🤖 AI Summary
This paper addresses source-free domain adaptive object detection (SF-DAOD), where a pre-trained detector must be adapted to an unlabeled target domain without access to source-domain data. To tackle this challenge, we propose the first region-level data augmentation paradigm tailored for source-free settings: leveraging a teacher-student collaborative framework, it automatically crops high-confidence object regions and reconstructs images with semantically consistent augmentations using reliable pseudo-labels. Furthermore, we design a source-free domain adaptation training strategy to mitigate pseudo-label noise and domain shift. Our method is evaluated on three cross-domain traffic scene benchmarks, achieving new state-of-the-art performance on two of them and significantly outperforming existing source-free adaptive approaches.
📝 Abstract
Source-free domain-adaptive object detection is an interesting but scarcely addressed topic. It aims at adapting a source-pretrained detector to a distinct target domain without resorting to source data during adaptation.
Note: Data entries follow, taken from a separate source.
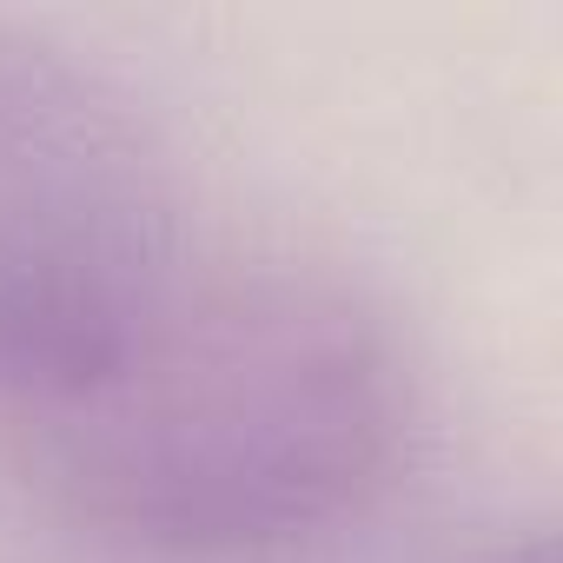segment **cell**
Here are the masks:
<instances>
[{"label":"cell","mask_w":563,"mask_h":563,"mask_svg":"<svg viewBox=\"0 0 563 563\" xmlns=\"http://www.w3.org/2000/svg\"><path fill=\"white\" fill-rule=\"evenodd\" d=\"M411 438L385 312L306 265H192L47 398L0 457L80 530L166 556H245L358 517Z\"/></svg>","instance_id":"cell-1"},{"label":"cell","mask_w":563,"mask_h":563,"mask_svg":"<svg viewBox=\"0 0 563 563\" xmlns=\"http://www.w3.org/2000/svg\"><path fill=\"white\" fill-rule=\"evenodd\" d=\"M179 258V179L126 87L0 21V418L93 365Z\"/></svg>","instance_id":"cell-2"},{"label":"cell","mask_w":563,"mask_h":563,"mask_svg":"<svg viewBox=\"0 0 563 563\" xmlns=\"http://www.w3.org/2000/svg\"><path fill=\"white\" fill-rule=\"evenodd\" d=\"M484 563H556V543L537 530V537H523V543H504V550H490Z\"/></svg>","instance_id":"cell-3"}]
</instances>
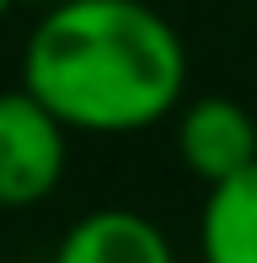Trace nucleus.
I'll use <instances>...</instances> for the list:
<instances>
[{
    "label": "nucleus",
    "instance_id": "nucleus-7",
    "mask_svg": "<svg viewBox=\"0 0 257 263\" xmlns=\"http://www.w3.org/2000/svg\"><path fill=\"white\" fill-rule=\"evenodd\" d=\"M11 6H16V0H0V22H6V11H11Z\"/></svg>",
    "mask_w": 257,
    "mask_h": 263
},
{
    "label": "nucleus",
    "instance_id": "nucleus-1",
    "mask_svg": "<svg viewBox=\"0 0 257 263\" xmlns=\"http://www.w3.org/2000/svg\"><path fill=\"white\" fill-rule=\"evenodd\" d=\"M22 86L80 135H134L182 102L188 49L145 0H59L22 49Z\"/></svg>",
    "mask_w": 257,
    "mask_h": 263
},
{
    "label": "nucleus",
    "instance_id": "nucleus-4",
    "mask_svg": "<svg viewBox=\"0 0 257 263\" xmlns=\"http://www.w3.org/2000/svg\"><path fill=\"white\" fill-rule=\"evenodd\" d=\"M54 263H177L172 242L139 210H91L59 236Z\"/></svg>",
    "mask_w": 257,
    "mask_h": 263
},
{
    "label": "nucleus",
    "instance_id": "nucleus-6",
    "mask_svg": "<svg viewBox=\"0 0 257 263\" xmlns=\"http://www.w3.org/2000/svg\"><path fill=\"white\" fill-rule=\"evenodd\" d=\"M27 6H38V11H49V6H59V0H27Z\"/></svg>",
    "mask_w": 257,
    "mask_h": 263
},
{
    "label": "nucleus",
    "instance_id": "nucleus-5",
    "mask_svg": "<svg viewBox=\"0 0 257 263\" xmlns=\"http://www.w3.org/2000/svg\"><path fill=\"white\" fill-rule=\"evenodd\" d=\"M198 247L204 263H257V161L209 183L198 215Z\"/></svg>",
    "mask_w": 257,
    "mask_h": 263
},
{
    "label": "nucleus",
    "instance_id": "nucleus-2",
    "mask_svg": "<svg viewBox=\"0 0 257 263\" xmlns=\"http://www.w3.org/2000/svg\"><path fill=\"white\" fill-rule=\"evenodd\" d=\"M70 124L38 91H0V210H27L59 188L70 161Z\"/></svg>",
    "mask_w": 257,
    "mask_h": 263
},
{
    "label": "nucleus",
    "instance_id": "nucleus-3",
    "mask_svg": "<svg viewBox=\"0 0 257 263\" xmlns=\"http://www.w3.org/2000/svg\"><path fill=\"white\" fill-rule=\"evenodd\" d=\"M177 156L209 188L220 177L241 172L247 161H257V118L225 91L193 97L177 113Z\"/></svg>",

So far, there is no data augmentation scheme tailored to source-free domain-adaptive object detection. To this end, this paper presents a novel data augmentation approach that cuts out target image regions where the detector is confident, augments them along with their respective pseudo-labels, and joins them into a challenging target image to adapt the detector. As the source data is out of reach during adaptation, we implement our approach within a teacher-student learning paradigm to ensure that the model does not collapse during the adaptation procedure. We evaluated our approach on three adaptation benchmarks of traffic scenes, scoring new state-of-the-art on two of them.